Another important aspect of the "development by prototyping" was that the testing engineers were able to improve the design of the access network based on the test results of prototypes, even in an early development phase. A good example is the ADSL modem-access implementation history. Any access method involving substantial user configuration of their modem or personal computer can hinder rapid, widespread consumer adoption of high-speed services such as ADSL. The first approach, which was provided by a well-known vendor of network components, was a combination of a DHCP client and a HTTP-Browser. The user was required to configure DHCP on his Windows client and open a URL with his Browser to get a login page. After typing user name and password the connection to the internet was established.

As the test engineers began load tests, they detected instabilities of the access network components. The implementation was neither stable nor would it allow more than 28 concurrent logons. These results were reproducible so ZID could reject this approach and force its network solution provider to develop an alternative solution.

The next and up to now final solution for client access method was point to point over ethernet (PPPoE). Because PPPoE had been a rather new protocol there were not clients available at that time, especially not for the Linux operating system. So, we had to implement a client on our own and integrate it into the load testing system. This kind of change was only possible due to Tcl's excellent "gluing" capabilities (and the flexible architecture, of course), allowing ourselves to keep most of the existing system without any changes for the new protocol.

During later prototyping phases the system was able to detect problems concerning the stability and the bandwidth of the whole access network solution. ZID's hardware vendor and solution provider had to admit that neither the ATM switching component nor the PPPoE server performed within specification (50Mbit/s vs. 150Mbit/s, 56 vs. 90 sessions.)

Another important aspect for our customer was that we did not modify the Tcl kernel. All of the requirements have been solved with standard Tcl/Tk. C was only used in performance critical areas like the PPPoE protocol handling (i.e. handling Ethernet packets.) Using standards - like Tcl/Tk - without modifications proved to be an important issue, especially regarding the system's acceptance.

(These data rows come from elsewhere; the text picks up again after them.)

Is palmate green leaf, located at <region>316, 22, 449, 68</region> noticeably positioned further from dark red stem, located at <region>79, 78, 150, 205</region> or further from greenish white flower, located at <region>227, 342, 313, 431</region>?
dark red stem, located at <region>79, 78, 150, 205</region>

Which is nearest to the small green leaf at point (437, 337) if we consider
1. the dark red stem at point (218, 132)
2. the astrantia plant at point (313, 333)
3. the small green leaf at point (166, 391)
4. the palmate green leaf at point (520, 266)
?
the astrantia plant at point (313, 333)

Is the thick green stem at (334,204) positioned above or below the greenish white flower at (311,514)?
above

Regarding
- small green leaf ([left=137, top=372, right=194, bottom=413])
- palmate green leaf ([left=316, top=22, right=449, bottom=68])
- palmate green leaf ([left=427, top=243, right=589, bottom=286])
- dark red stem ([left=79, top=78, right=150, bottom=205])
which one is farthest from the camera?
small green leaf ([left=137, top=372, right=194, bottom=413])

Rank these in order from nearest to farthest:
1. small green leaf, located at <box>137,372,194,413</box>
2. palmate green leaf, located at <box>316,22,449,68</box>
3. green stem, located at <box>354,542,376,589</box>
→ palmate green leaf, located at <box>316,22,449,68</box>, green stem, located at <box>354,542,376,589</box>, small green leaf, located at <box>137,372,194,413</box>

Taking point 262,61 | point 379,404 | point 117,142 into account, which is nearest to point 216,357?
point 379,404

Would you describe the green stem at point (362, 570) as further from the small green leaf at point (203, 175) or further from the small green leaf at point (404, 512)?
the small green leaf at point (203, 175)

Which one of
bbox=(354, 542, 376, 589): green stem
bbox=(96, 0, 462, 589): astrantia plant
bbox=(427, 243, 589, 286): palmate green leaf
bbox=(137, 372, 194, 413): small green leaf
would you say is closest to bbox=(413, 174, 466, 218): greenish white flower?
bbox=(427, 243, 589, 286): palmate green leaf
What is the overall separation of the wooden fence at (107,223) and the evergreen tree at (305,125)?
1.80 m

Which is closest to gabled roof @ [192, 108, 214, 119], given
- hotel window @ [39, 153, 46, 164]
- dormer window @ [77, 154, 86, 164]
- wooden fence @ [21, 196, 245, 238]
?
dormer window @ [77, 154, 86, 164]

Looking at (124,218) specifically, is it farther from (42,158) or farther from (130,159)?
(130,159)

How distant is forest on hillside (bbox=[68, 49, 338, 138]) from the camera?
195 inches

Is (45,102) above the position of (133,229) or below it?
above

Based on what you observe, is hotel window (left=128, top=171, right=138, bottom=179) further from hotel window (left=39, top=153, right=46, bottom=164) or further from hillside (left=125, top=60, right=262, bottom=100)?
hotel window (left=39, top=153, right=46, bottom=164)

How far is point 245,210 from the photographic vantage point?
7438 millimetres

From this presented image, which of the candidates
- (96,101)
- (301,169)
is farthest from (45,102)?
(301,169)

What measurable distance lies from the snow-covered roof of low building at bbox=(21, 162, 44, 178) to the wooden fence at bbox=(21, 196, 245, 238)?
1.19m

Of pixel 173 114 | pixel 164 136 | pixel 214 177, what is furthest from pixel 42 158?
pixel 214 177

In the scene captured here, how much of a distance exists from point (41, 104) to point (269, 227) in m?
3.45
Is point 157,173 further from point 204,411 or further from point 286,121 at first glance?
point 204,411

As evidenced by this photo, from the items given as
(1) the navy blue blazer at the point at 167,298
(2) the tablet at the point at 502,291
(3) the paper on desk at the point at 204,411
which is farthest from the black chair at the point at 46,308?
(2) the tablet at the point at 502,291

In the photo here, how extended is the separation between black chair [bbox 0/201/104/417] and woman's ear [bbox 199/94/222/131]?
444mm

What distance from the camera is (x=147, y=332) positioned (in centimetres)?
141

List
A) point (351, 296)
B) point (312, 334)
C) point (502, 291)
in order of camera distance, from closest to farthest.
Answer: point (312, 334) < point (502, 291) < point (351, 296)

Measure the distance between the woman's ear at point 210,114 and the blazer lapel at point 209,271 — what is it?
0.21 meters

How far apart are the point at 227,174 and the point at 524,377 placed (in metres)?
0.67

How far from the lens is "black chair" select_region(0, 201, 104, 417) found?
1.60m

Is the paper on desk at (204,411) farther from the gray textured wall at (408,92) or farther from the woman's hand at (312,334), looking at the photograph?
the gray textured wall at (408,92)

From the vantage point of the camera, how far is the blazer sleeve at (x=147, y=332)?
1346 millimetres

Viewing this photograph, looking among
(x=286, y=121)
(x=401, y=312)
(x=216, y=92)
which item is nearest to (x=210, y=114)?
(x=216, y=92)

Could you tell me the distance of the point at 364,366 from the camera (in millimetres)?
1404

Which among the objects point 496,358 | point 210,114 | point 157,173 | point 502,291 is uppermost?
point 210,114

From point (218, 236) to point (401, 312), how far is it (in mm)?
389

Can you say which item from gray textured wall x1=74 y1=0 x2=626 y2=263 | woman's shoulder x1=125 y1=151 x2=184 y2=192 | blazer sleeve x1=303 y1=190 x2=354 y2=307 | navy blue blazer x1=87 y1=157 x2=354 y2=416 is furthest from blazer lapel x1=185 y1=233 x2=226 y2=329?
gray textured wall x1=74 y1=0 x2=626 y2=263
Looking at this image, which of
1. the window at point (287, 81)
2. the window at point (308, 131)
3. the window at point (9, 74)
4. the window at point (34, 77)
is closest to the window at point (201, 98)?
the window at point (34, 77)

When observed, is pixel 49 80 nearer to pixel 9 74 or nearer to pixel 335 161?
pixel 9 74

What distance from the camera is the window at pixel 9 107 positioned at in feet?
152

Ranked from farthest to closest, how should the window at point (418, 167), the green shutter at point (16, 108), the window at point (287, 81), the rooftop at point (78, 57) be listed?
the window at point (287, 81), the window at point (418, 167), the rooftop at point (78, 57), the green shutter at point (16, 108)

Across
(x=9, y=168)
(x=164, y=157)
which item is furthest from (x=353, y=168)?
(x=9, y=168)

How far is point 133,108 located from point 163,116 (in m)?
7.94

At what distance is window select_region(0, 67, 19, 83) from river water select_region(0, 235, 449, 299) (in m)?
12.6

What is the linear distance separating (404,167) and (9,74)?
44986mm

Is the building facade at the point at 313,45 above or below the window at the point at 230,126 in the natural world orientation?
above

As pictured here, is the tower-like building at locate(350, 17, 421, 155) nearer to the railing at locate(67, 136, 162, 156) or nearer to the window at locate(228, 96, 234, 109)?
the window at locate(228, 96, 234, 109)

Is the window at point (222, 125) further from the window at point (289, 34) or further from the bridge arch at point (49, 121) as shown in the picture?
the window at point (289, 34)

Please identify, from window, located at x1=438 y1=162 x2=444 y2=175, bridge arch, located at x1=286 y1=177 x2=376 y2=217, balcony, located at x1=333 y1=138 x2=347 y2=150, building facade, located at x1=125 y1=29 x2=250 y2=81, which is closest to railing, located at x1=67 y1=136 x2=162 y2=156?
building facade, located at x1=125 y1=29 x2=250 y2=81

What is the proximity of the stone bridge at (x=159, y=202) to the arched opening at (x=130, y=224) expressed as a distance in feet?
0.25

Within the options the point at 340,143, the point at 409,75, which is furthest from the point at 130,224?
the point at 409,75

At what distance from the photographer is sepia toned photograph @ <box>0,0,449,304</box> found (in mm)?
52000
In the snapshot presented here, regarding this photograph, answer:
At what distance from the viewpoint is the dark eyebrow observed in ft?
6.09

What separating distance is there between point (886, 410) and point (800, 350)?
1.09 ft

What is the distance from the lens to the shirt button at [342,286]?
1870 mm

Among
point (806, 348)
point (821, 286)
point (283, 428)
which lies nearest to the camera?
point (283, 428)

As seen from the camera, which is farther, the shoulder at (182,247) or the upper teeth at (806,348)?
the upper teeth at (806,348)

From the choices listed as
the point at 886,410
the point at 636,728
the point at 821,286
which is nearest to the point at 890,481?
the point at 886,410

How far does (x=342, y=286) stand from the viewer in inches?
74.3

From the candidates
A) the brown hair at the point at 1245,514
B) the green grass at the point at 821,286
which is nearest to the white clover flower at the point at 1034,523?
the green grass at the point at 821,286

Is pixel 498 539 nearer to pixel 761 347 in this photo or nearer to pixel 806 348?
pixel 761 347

It proved that Tcl/Tk was and is the ideal solution for the implementation of the AT, since we were able to meet the customer's requirements effectively and react in a timely manner to design changes during the project. Tcl offered an easy-to-learn and flexible language that allowed us to provide a full featured language gaining more and more enthusiasm at ZID (all of the test engineers are non-programmers.) All that was possible without developing a language ourselves by simply using what was already there.

Tcl/Tk helped us to develop a commercial product in a short time and - even more important - to release it to our customer right in time. From our customer's point of view, Tcl/Tk helps in achieving his mission critical goals with minimal effort.

The FTP Library Package ftp_lib provides the client side of the File Transfer Protocol (FTP). The package extends Tcl/Tk with commands to support the file transfer protocol like OPEN, CLOSE, LIST, PUT, GET, REGET etc. It's used either to add FTP ability to existing Tcl/Tk applications or to create small FTP scripts that perform tasks without user interaction. It allows automatic up/download processes even up to the mirroring of complete FTP sites.